There's enough infrastructure involved with this installation that it's not entirely surprising that an "upgrade" might leave unfriendly components entangled.. The fact a full reinstall has helped some people follows.. I didn't have to go that far but further upgrades have fixed the problem for me which paired with a few *major windows patches so maybe I accomplished the same "house cleaning" with those?
So, if sub 2MB is "typical", then that would indicate that there might well be a problem in previous versions as well, a problem that somehow became unbounded in the more recent versions, causing us to all notice, whereas previously it was just sucking up 200MB, and who'd even notice that in age where machines having 16GB and 32GB is normal. :-D
Just noticed vpnkit.exe soared to 1.2G over the last few hours. It had been stable for several days after the new installation and even dropping to under 100M. Not sure the event that caused it, have not used the containers so it wasn't triggered by an event I am aware of. Appeared while the machine was completely idle. It's still short of the 6-8G of the old one but it is much larger than justified. It is currently stable at this size but not recovering either. Edit: 8 hours later - over 1.6G and still drifting slowly upward, and another hour later dropped to 75M. This process is busy doing something with memory. Nothing is going through my containers that I'm aware of and cpu usage for the process is very negligible (but it is doing something 0.1% cpu).

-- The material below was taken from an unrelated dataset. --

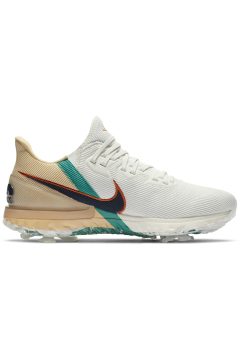 Nike Air Zoom Infinity Tour Golf NRG Lucky and Good (CT6667-100)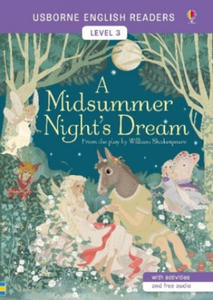 A Midsummer Night's Dream - 2862020398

OK, so, had an interesting thing happen today. First off, I upgraded the machine that is having this problem, from 4GB RAM to a whole 6GB RAM (leave me alone, this machine is full of hand-me-down parts :-D ).

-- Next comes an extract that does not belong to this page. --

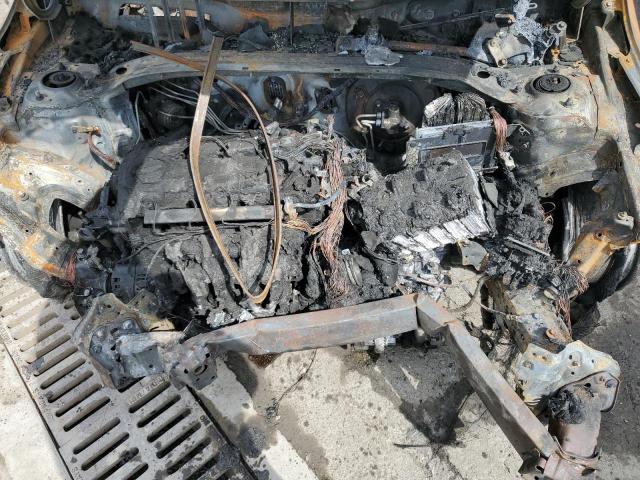 3KPF24AD5RE718130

I noticed that the webserver (nginx container) was not responding to any requests to one particular service, after some time. I didn't check the other services, figuring that I probably needed to restart either the machine or the nginx container.
I logged into the machine, and to my surprise, the machine wasn't dead, nor was nginx. I pulled up Task Man, and vpnkit was using 1.2GB and climbing (it had previously stopped climbing at 700MB).
Now, the nginx container is forwarding incoming requests to several services, most of which run also in docker, but a couple that are running in Node on Windows. And that's where this gets interesting.
SO, seeing that the other services all seemed to be working, I went to restart the service that wasn't working -- a Windows node.js process. When I terminated the node.js process, VPNKit immediately dropped from 1.2+GB of usage to 212MB.
In the time that it took me to type this message, it has reclimbed to 518MB, and seems to be hanging on right around there.
@ericblade that's an interesting observation, thanks.
It's possible there's a memory leak in an error path -- I'll try to run some more tests locally to see if I can provoke it. So far I have managed to make the memory usage of vpnkit increase, but when I trigger a GC (in latest edge 18.05.0-ce-mac66
on Mac you can do this by kill -USR1 <vpnkit pid>
) it also drops to about 200 MiB. Perhaps the leak is being caused by waiting longer between garbage collects. One of the (innocuous-looking, completely-unrelated?) changes between 17.12 and 18.03 was a fix to the standard library to avoid too many garbage collects... perhaps we now have too few?
The latest edge build on Mac and Windows will trigger a full GC every 30 minutes, and log the results-- it's worth upgrading to that to see if it improves at all.
This happened after updating to 18.* branch. At this moment I have
18.03.0-ce-rc4-win57 (16511)
build and myvpnkit.exe
steals gigabytes of RAM in 2-3 hours with 2 containers running.Like this:
Or even like this:
I think it should never consume about 8 GBs of my RAM.